A través de una serie de crónicas y ensayos, el también maestro en Urbanismo oriundo de Guadalajara pone sobre la mesa aquellos conceptos que a diario corren con libertad y que, curiosamente, no trascienden.

Por mencionar algunos, entiéndase los más pronunciados, está la gentrificación, esa loza inamovible de ciudad inteligente, el progreso y, fundamentalmente, la propiedad intelectual y los derechos de autor.

El autor está consciente de que los conceptos mutan para poder adecuarse a lo que urge ser nombrado. Por ello a lo largo del libro, aunque sobre la misma línea, hallamos versiones que sirven de complemento a las mismas ideas.

Aunque el uso de conceptos es inexorable, Conrado Romo no busca que sólo un tipo de lector especializado se interese en el contenido. Pese al uso deliberadamente abundante de tecnicismos, la apuesta está del lado de la democratización, de expandir el debate.

Para ello, no sólo ejemplifica con certeza y sin demasiados artilugios a través de un lenguaje sencillo que permite la interpretación personal, sino que echa mano de elementos cotidianos y de la cultura popular que permiten masificar el discurso. Puede ser una canción de moda, alguna frase que se haya hecho famosa o una película de Spike Lee.

Asimismo, más allá de lo anterior, una lista considerable de referencias –que para comodidad del lector vendrán a pie de cada página y no, como sucede algunas veces, en las páginas finales del libro– permiten la unión adecuada entre los ensayos, los conceptos, las ideas.

Por otro lado, aunque nunca se menciona directamente, parece ser importante tener en cuenta que estos conceptos, por mucho que estén en boga y no dejen de ser nombrados en tiempos recientes, no son nuevos. Que tienen su origen incluso en el año pasado, en autores ya vetustos, y que su labor ha sido adaptarse a las necesidades de lo que se presenta. Por ello, en algún momento el autor escribe:

“La forma en que conceptualizamos el espacio urbano desde el lenguaje es estructurante de su realidad material”.

En otro momento específico, el autor se pregunta, por supuesto de manera retórica: ¿Cuál es la necesidad de seguir tomando por la fuerza el patrimonio colectivo para convertirlo en privado? Y pese que la pregunta no exige respuesta, podría contestarse con lo que escribe más tarde, a propósito de ello:

“Marx habló de la “acumulación originaria” como el proceso en el que las grandes fortunas nacieron. Y no fue debido a la inventiva y el trabajo de unos pocos visionarios de los negocios y las finanzas, fue más bien a partir de acciones de despojo violento de los bienes colectivos, el contrabando, el colonialismo y la imposición de normas internacionales que legalizaron estos hurtos y permitieron la existencia de un mercado global”.

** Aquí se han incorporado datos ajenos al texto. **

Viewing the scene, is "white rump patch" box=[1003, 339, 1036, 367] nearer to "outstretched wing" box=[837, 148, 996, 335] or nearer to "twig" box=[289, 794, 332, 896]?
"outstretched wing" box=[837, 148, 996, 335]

Se trata, parece ser, de un ciclo. En el que, claro, quienes se mantienen en el escalafón más bajo, no se ven sino afectados por esas acciones de despojo en su mayoría de veces violento, asimismo acentuado por el neo-colonialismo, la segregación, entre otras cosas.

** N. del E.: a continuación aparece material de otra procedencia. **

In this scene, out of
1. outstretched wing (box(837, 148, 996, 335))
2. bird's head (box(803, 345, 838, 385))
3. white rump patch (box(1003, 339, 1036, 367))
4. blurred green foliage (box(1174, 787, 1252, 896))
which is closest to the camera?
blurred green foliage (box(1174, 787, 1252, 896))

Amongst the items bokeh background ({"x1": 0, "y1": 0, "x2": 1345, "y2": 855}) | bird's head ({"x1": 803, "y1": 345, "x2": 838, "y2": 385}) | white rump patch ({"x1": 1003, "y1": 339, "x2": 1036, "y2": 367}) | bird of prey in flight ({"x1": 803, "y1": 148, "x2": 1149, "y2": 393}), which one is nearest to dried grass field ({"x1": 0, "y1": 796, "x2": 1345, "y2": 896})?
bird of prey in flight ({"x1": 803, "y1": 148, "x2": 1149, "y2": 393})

El problema parece ser, tal como reza el meme, el sistema, los sistemas de producción. Cómo, inevitablemente, quedamos atrapados en los momentos de transformación. Bien apunta Conrado Romo en otro atinado momento, a propósito de una definición dada por Henri Lefevbre:

“Hoy, el espacio se instrumentaliza para la reproducción del sistema capitalista, y las narraciones se emplean como instrumentos primarios de conquista territorial y espiritual, acciones circunscritas al soft power”.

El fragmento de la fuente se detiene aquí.